What is explored and confronted at the Winter Soldier hearings and in this series are the policies behind both of these occupations. Are they really different? And as Geoff Millard says in the film, what does it mean to “win” an occupation?

Q – Who gave the money to make the movie? Is this a collaborative effort?

The film was shot with the support of many people who had supported and were influenced by “Sir! No Sir!” Locker Associates played a key role in financing the filming, and we received thousands of dollars from individual contributions. The web series is supported by the Fledgling Fund, which supports films and outreach efforts that aim at confronting the pressing social issues of this country.

Q – Why did the filmmakers decide to show this movie in “webisodes” only on the internet rather than to show it in the traditional way – at movie theaters?

The web is the most immediate and interactive of all forms of media today. We want the series to be a living thing, one that people actively engage with while it is being presented – by soldiers and veterans adding their own testimony, by everyone commenting on and debating the episodes.

Q – Why is it important for the American people to hear from soldiers?  Doesn’t the military brass really speak for America’s military?

The soldiers are the ones who are ordered to carry out the policies of the government and military. They are the only ones who are forced to directly confront the realities and consequences of those policies. They are the only ones whose boots are actually on the ground.  We shouldn’t ignore them and their vast experience.

Q – Doesn’t it help our enemies when we talk publicly about our military and what some view as its mistakes and shortcomings?  Won’t this series make it harder for our military to do its job?

The real question is, what is the military’s job, and should it continue? It was recently revealed that all of the U.S. run prisons in Iraq had conditions and policies similar to Abu Ghraib.

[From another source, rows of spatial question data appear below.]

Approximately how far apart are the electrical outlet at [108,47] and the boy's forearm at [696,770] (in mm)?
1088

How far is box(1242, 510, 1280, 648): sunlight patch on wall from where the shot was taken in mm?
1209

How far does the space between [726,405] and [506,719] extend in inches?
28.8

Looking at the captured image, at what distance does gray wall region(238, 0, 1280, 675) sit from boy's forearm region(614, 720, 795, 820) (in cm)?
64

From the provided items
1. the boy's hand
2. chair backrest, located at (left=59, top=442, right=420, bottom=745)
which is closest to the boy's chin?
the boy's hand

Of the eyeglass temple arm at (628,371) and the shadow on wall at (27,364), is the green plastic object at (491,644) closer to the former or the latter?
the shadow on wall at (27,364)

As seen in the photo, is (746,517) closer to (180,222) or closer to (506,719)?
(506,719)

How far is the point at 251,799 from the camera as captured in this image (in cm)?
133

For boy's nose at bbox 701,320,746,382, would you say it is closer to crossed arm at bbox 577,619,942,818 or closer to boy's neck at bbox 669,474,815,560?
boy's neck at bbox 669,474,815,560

I remember hearing Camilo Mejia testify about that very fact (he was a guard at one of the prisons) in his 2004 court martial for refusing redeployment to Iraq. Shouldn’t that have been known and publicized at the time?

Q – What do you hope viewers of this movie will come away with?

We hope they’ll have a sense that it is everyone’s responsibility to confront the wars that are being carried out in our name, no matter who is president.